▶ **Challenge 1**
In the passage about Tony the Pony, when do the owner's exercise sessions with Tony usually take place?
▶ **Challenge 2**
Extend the passage about Tony the Pony, picking up right after its final sentence.

In an earlier post we had an insight into how Tony the Pony began teaching his new young owner some basic stable manners. She's progressing well for a beginner but there are still plenty of lessons for her to learn when it comes to ridden work. Luckily, Tony is on the case ...!

Tony's owner loves to ride; every day. Rain, snow, hail, gale force winds or blazing sun; nothing daunts her. Tony finds this rather irksome, especially if he's hungry, tired or just not really in the mood for strenuous exercise (or indeed any form of exercise at all for that matter!).

Luckily, there are plenty of ways of teaching his owner that ridden work is much better in small doses: very little and not very often, in fact. Exercise sessions usually take place after Tony's owner comes home from school and have to be completed in good time for her to then do her homework, have her evening meal with her parents and be home well before it goes dark. Tony knows that the more time his owner spends trying to catch him and tack him up, the less time there will be for riding. He is confident that once she has learned this lesson she will give up bothering him with exercise altogether and he will be left in peace to eat his haynet or potter in the field with his chums.

A favourite owner training method used by most equines is to wander around the stable in circles when the owner is trying to put the saddle on; a sudden change of direction being particularly effective just when the saddle is poised to be placed on the horse's back. If the penny doesn't quite drop, waiting until the saddle is in place and then shaking vigorously so as to deposit it onto the floor sometimes works. Another popular technique used by many equines is avoiding the bridle. Tony knows it's important to snuffle gently and lovingly around his owner's eager hand and softly take up the bit (so as not to miss out on any treats that might be offered as a bribe). Then as she goes to place the bridle over his ears, Tony suddenly flings his head up, opens his mouth and spits out the bit (minus treat, obviously). And so the whole process begins again until time runs out and the idea of riding is abandoned until the next day.

If it's a nice day and Tony decides that he is in the mood for a sedate (and very brief) stroll through the countryside or perhaps a gentle bimble around the arena, he will allow his owner to put his tack on. The duration of the ride can then be decided by the length of time it takes his owner to scramble aboard and the subsequent amount of time she has left.

▶ **Stored data**
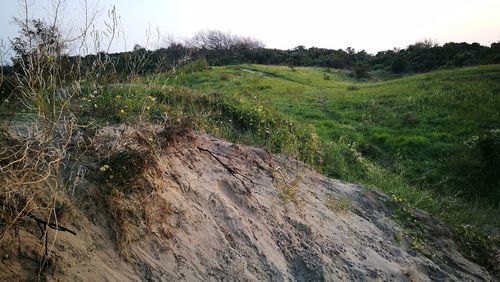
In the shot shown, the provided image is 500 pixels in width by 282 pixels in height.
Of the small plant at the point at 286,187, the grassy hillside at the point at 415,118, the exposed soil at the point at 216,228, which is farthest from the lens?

▶ **Result 1**
They usually take place after Tony's owner comes home from school.

▶ **Result 2**
As she is only small and feeble, Tony's owner usually uses a set of steps to mount from. These steps are a perfect teaching aid for an experienced horse like Tony. He stands still as the steps are carefully positioned in just the right place; then waits until his owner reaches the top before sidling off or swinging his quarters away so that she has to go back down the steps, re-position them and start all over again. Sometimes a well-meaning adult is summoned to hold him still while his owner gets on. This does not present too much of a problem as Tony finds the inexperienced and non-horsey grown-ups particularly easy to train. Fidgeting, stamping on their feet, wildly swishing his tail, rolling his eyes and booting the steps across the yard usually sends them sprinting for cover. Such tactics often result in him being swiftly untacked (at arm's length) and given his tea early which is indeed a result!

One day, Tony's owner asked a more experienced human to have a go at getting on. The young lady in question announced confidently that she would not need the steps and would get on from the ground. Tony pricks his ears at this opportunity to demonstrate a more advanced training method. While his owner is fussing about with his girth Tony breathes in deeply, blowing himself out like a little hairy zeppelin. As the interloper attempts to mount he merely exhales, turning around with a look of pained surprise as the saddle slithers around underneath him and the unfortunate "expert" is deposited unceremoniously on the wet yard.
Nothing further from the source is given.